Ich verdankte Ravn viele gute Ratschläge. In dieser Nacht aber erinnerte ich mich vor allem an jenen einen Rat, den er mir bei unserer ersten Begegnung erteilt hatte. Er war mir noch gut in Erinnerung.
Leg dich nie, niemals mit Ubba an.
Die fünfzig Männer wurden von einem Landvogt namens Edor angeführt, einem Mann, der so hart wie Leofric war und wie dieser schon in großen Schildwällen gekämpft hatte. Seine bevorzugte Waffe war ein kurzer Jagdspieß, obwohl er auch ein Schwert an der Seite trug. Dieser Spieß sei, wie er sagte, so schwer und fest, dass man ein Kettenhemd damit durchbohren, ja, sogar Schilde zertrümmern könne.
Wie Leofric so war auch Edor mit meinem Vorschlag sofort einverstanden. Ich hatte mit ihrer Zustimmung gerechnet, doch im Nachhinein wundert es mich, dass die
Schlacht am Cynuit nach dem Plan eines Zwanzigjährigen ausgefochten wurde, dem es an Erfahrung mangelte. Immerhin war ich kräftig und groß, ein Herr, unter Kriegern aufgewachsen, und ich besaß die überhebliche Zuversicht eines Mannes, der zum Kampf geboren war. Ich bin Uhtred, der Sohn Uhtreds und Enkel eines weiteren Uhtred, und wir hatten Bebbanburg und unsere Ländereien nicht halten können, indem wir vor Altären wimmerten. Wir sind Krieger.

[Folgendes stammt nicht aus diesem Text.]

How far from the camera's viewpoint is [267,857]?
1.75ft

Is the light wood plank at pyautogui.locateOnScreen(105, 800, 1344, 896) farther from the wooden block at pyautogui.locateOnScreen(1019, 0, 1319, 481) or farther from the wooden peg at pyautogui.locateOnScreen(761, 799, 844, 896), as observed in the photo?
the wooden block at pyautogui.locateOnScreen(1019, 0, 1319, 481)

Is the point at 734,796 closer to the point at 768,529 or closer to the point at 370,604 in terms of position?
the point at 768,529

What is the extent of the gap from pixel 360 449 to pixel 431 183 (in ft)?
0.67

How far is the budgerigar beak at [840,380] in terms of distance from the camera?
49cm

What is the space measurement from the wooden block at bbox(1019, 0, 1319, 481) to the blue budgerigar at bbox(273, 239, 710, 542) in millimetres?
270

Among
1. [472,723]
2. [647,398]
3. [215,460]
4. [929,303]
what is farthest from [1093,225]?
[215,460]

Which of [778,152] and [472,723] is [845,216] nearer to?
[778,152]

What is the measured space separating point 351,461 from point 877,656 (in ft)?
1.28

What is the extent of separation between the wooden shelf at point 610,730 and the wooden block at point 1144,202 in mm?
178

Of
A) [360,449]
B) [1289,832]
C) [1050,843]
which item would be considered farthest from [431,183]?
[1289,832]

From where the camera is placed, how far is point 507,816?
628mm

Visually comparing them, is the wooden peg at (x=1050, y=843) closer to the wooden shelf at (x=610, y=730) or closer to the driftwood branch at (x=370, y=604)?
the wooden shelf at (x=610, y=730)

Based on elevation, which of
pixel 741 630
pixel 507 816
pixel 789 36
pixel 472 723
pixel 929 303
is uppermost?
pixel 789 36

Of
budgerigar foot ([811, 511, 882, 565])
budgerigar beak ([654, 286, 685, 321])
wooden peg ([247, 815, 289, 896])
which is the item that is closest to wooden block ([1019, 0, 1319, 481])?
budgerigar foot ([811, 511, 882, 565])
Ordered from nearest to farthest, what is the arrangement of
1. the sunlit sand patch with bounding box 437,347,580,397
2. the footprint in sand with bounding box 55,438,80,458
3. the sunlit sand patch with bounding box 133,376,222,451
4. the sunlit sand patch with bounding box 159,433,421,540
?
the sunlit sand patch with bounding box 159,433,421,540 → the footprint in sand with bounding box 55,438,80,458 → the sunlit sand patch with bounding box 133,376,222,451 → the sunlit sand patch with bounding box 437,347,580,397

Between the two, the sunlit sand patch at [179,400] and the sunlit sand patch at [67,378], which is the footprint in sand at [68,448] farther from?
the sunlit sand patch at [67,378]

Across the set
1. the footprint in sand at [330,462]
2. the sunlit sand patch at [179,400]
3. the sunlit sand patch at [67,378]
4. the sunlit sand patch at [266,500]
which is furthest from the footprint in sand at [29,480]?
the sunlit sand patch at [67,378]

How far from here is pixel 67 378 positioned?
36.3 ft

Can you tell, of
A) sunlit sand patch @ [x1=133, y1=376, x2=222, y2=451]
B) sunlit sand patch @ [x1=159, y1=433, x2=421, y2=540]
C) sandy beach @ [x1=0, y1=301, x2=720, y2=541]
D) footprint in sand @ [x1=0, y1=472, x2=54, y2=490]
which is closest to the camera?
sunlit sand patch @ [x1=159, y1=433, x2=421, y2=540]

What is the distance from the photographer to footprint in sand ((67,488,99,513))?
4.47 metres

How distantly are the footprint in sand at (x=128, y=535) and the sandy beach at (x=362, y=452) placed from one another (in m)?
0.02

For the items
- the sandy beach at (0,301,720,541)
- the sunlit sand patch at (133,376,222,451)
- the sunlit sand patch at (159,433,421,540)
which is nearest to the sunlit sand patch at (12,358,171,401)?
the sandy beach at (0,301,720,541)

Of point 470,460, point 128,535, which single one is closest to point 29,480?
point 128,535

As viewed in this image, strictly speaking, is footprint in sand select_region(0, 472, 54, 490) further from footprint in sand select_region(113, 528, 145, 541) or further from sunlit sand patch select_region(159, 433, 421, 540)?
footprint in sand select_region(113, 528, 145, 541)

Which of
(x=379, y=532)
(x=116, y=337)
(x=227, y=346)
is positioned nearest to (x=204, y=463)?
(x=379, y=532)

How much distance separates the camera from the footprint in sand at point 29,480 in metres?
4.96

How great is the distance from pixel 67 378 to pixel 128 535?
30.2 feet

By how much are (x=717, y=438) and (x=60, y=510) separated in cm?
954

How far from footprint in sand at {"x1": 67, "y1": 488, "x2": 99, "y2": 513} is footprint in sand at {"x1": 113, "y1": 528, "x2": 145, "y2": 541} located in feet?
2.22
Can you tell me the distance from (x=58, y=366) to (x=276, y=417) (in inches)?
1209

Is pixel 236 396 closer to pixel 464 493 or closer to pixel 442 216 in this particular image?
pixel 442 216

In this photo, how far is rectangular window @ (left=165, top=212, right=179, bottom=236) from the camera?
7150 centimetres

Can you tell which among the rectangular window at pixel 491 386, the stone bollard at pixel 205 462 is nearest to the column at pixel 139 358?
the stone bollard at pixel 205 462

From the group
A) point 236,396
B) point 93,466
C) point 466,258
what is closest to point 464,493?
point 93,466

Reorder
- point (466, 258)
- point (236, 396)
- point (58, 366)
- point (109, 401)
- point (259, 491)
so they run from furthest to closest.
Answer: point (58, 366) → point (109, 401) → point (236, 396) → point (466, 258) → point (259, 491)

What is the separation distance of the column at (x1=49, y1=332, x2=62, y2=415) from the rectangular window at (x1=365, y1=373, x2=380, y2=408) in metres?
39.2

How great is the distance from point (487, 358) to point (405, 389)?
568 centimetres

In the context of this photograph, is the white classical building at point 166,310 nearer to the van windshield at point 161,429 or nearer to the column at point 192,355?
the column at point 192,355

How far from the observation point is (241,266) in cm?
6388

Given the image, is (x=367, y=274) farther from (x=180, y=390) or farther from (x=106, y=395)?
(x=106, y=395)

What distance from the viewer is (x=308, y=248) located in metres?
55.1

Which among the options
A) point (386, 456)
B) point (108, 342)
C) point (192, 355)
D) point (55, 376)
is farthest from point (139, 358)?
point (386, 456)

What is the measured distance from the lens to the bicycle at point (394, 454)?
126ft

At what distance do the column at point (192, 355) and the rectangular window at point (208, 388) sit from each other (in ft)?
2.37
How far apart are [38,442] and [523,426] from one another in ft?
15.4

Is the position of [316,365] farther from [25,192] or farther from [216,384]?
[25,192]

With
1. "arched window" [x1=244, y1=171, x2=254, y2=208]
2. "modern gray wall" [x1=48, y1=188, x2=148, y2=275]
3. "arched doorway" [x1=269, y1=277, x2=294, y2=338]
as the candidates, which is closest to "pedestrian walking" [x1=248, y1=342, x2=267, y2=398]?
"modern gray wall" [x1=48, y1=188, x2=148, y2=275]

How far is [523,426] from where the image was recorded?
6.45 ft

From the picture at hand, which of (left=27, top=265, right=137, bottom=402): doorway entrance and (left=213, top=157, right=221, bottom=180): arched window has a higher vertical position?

Edors Männer und meine sammelten sich hinter dem östlichen Festungswall des Cynuit, wo sie warten sollten, bis das erste Schiff in Flammen aufging. Leofric bildete mit der Mannschaft der Heahengel die rechte Flanke, was ich so wollte, weil auf sie Ubbas Angriff zielen würde, wenn er am Flussufer über uns herfiele. Edor und die Männer von Defnascir standen auf der linken Seite. Ihre Hauptaufgabe bestand darin, dafür zu sorgen, dass das Feuer des einen Schiffes auch auf andere übergriff. «Wir werden nicht versuchen, die ganze Flotte in Brand zu setzen, es reicht, wenn vier oder fünf Schiffe brennen», sagte ich. «Das wird die Dänen wie Bienen herbeischwärmen lassen.»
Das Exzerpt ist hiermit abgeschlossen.